Had we left the Cape without seeing anything else than the melancholy neighbourhood of False Bay and the dull little settlement of Simon's Town, on its left bank, we should have carried away very different impressions and ideas to those entertained after having during spring passed some weeks in the delightful interior, and obtained at the same time an insight into the social condition of the colony.
On the very day that we cast anchor in the bay, we took a stroll (our first footfall upon the soil of Africa) through Simon's Town, which consists of a single street of about forty clean, neat, and tidy-looking houses, straggling along the shore. The principal buildings are the Arsenal, the residence of the admiral of the station, five churches (one of which belongs to Roman Catholics), and two tolerably large hotels.

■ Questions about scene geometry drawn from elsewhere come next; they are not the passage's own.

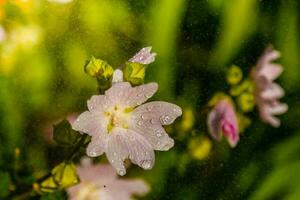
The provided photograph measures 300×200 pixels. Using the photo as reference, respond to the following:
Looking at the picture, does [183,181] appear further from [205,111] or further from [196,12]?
[196,12]

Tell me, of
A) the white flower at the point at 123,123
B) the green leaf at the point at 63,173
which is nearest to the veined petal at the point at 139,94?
the white flower at the point at 123,123

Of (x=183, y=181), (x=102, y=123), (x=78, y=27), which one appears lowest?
(x=183, y=181)

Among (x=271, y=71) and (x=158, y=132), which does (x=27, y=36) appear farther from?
(x=271, y=71)

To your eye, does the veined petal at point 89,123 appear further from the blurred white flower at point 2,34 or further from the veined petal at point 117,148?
the blurred white flower at point 2,34

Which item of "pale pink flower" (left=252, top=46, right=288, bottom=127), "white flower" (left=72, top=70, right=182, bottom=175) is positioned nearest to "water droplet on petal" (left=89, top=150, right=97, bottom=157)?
"white flower" (left=72, top=70, right=182, bottom=175)

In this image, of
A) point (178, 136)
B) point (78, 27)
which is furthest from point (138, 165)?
point (78, 27)
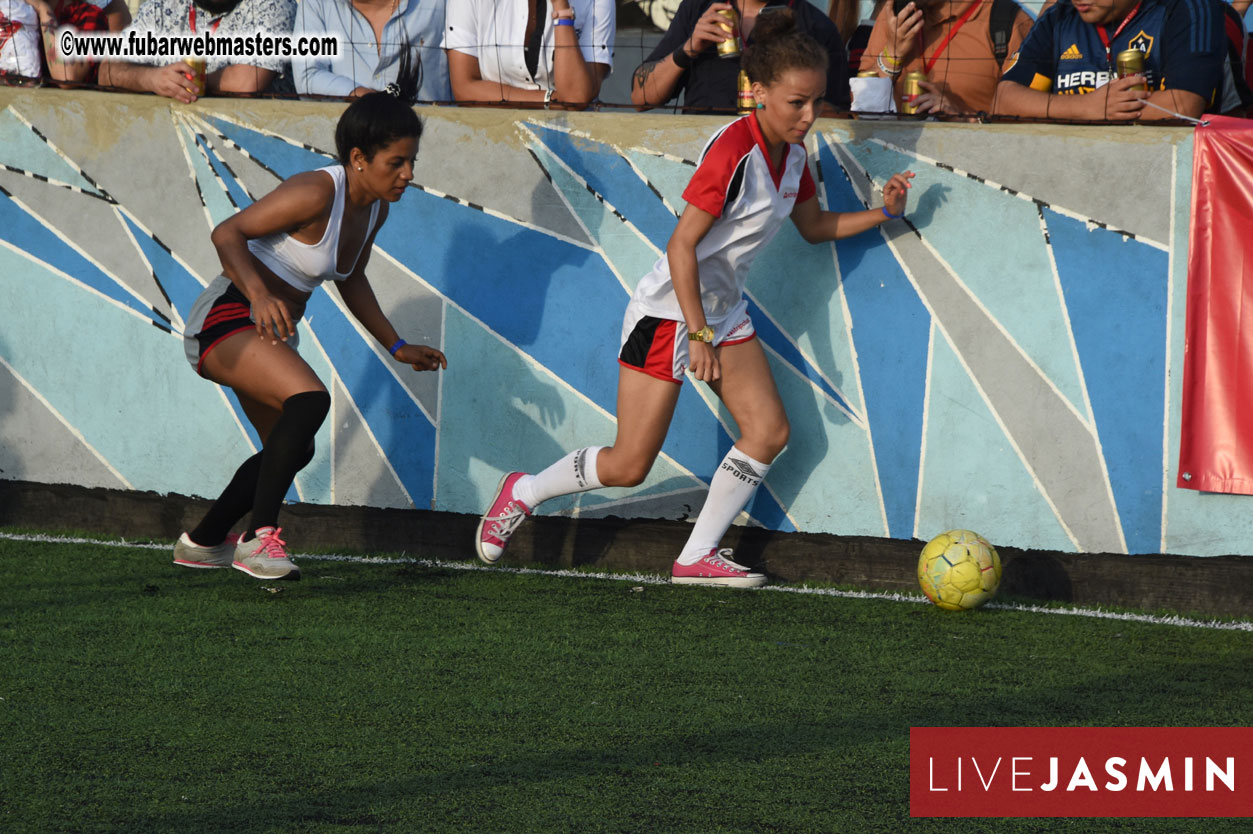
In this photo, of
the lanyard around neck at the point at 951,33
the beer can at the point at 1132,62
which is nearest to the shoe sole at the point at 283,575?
the lanyard around neck at the point at 951,33

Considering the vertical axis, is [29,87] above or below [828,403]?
above

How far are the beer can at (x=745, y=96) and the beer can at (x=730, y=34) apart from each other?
0.33ft

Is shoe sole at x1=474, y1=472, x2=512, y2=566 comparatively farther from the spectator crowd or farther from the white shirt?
the white shirt

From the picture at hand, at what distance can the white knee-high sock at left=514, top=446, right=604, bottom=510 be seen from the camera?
5.92 m

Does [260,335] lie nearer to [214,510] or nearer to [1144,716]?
[214,510]

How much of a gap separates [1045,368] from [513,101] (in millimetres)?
2632

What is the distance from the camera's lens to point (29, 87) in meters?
7.14

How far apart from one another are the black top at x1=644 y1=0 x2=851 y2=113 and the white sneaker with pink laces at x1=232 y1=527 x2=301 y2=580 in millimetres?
2568

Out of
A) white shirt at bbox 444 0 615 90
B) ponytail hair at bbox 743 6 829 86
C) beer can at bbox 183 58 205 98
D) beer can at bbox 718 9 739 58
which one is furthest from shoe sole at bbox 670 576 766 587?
beer can at bbox 183 58 205 98

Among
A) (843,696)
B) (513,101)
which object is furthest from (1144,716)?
(513,101)

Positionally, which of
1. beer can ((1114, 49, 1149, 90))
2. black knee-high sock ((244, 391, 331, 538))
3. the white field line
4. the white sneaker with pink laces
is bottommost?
the white field line

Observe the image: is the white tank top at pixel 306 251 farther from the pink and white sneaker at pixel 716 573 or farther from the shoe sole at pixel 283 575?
the pink and white sneaker at pixel 716 573

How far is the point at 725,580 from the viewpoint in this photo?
5.95 metres

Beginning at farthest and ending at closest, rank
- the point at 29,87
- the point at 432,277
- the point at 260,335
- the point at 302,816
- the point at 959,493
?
the point at 29,87, the point at 432,277, the point at 959,493, the point at 260,335, the point at 302,816
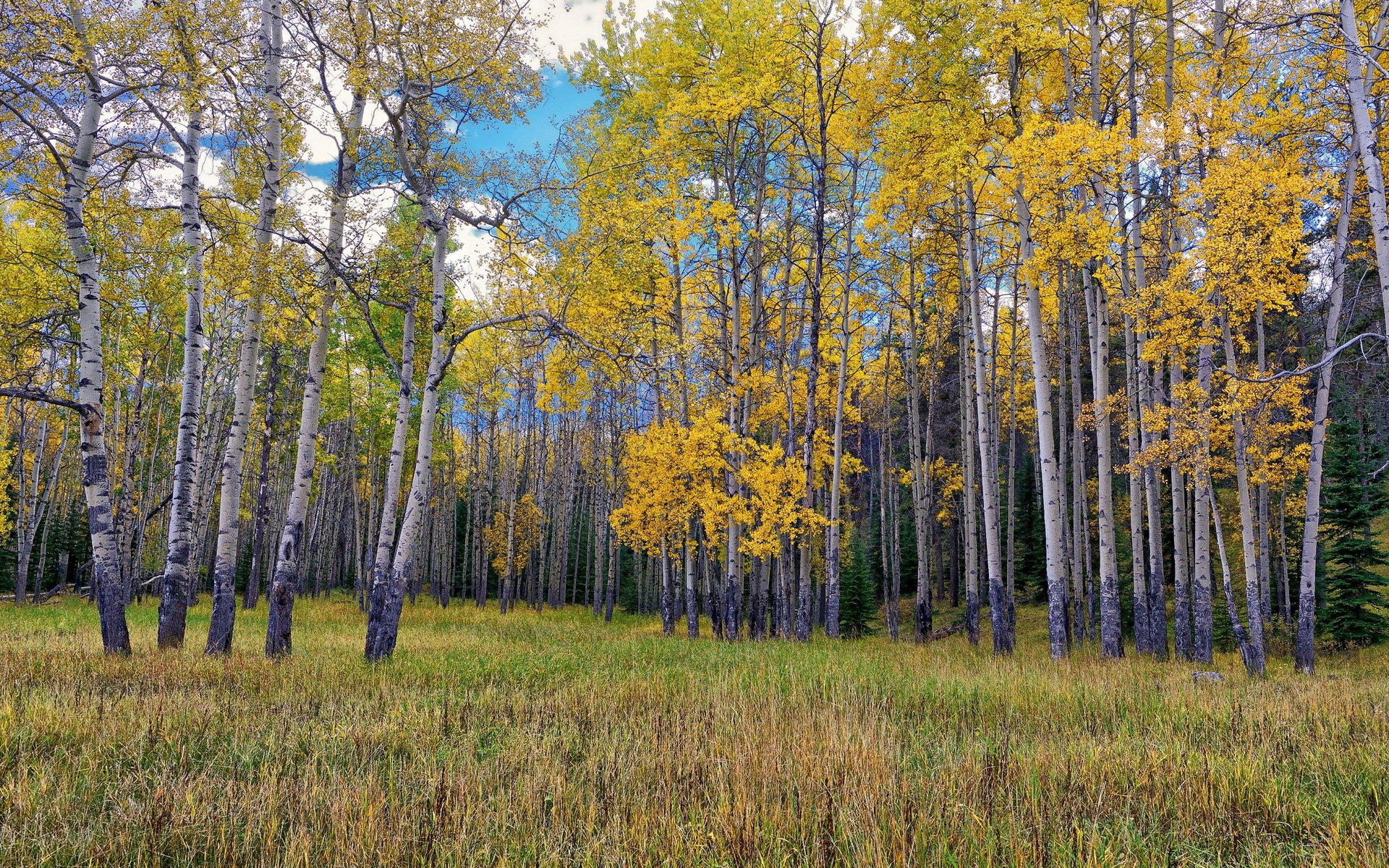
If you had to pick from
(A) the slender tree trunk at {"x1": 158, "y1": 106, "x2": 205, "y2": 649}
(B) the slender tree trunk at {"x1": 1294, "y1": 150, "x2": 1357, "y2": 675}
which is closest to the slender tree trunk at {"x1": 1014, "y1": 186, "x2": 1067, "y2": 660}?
(B) the slender tree trunk at {"x1": 1294, "y1": 150, "x2": 1357, "y2": 675}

It is hardly possible to conceive any town occupying a more dreary dismal site, with the exception, perhaps, of some of the Peruvian settlements on the west coast of South America. While the eye, below this row of houses, beholds nothing but granite rocks thickly strewn with shells, the main street is overhung by steep sandstone rocks, which, despite the marvellous richness of the blooming flowers, that well repay the researches of the naturalist, have a naked gloomy aspect, viewed from a distance, and are environed right and left by waste patches of white sand.
The favourite walks of this small place seem to be along the shore, or on the road to Cape Town, into the soft sand of which the foot of the traveller is continually sinking. A number of ladies and gentlemen whom we met walking appeared to be somewhat surprised at the unusual appearance of an Austrian man-of-war, the flag of which was gaily fluttering in the gloomy bay. The residents in Simon's Town, amounting to about 800 souls, are mostly Malays, descendants of those numerous compulsory emigrants, who, during the period of Dutch ascendency at the Cape, had been transported from Java and other islands of the Indian Archipelago, owing to the want of labour or for political causes. For the Dutch used to send to the Cape Colony, as a place of banishment, many wealthy and influential Malay families, by whom the first germs of Mohammedanism were introduced into South Africa. It would even seem that the religious opinions of the Malay population exercise some influence on the habits of the Christian settlers of Simon's Town, as no butcher, for instance, would venture to kill and sell pigs for fear of giving offence to his Mohammedan customers.
On a fine spring morning we started in a handsome vehicle from Simon's Bay to Cape Town. The road runs close along the seashore, which, seen from a distance, apparently consists of nothing but sand and rock, but, on more near acquaintance, exhibits at various points delightful nooks decked with most beautiful flowers. Everything indicated, by its glorious blooming garment, the bursting forth of spring.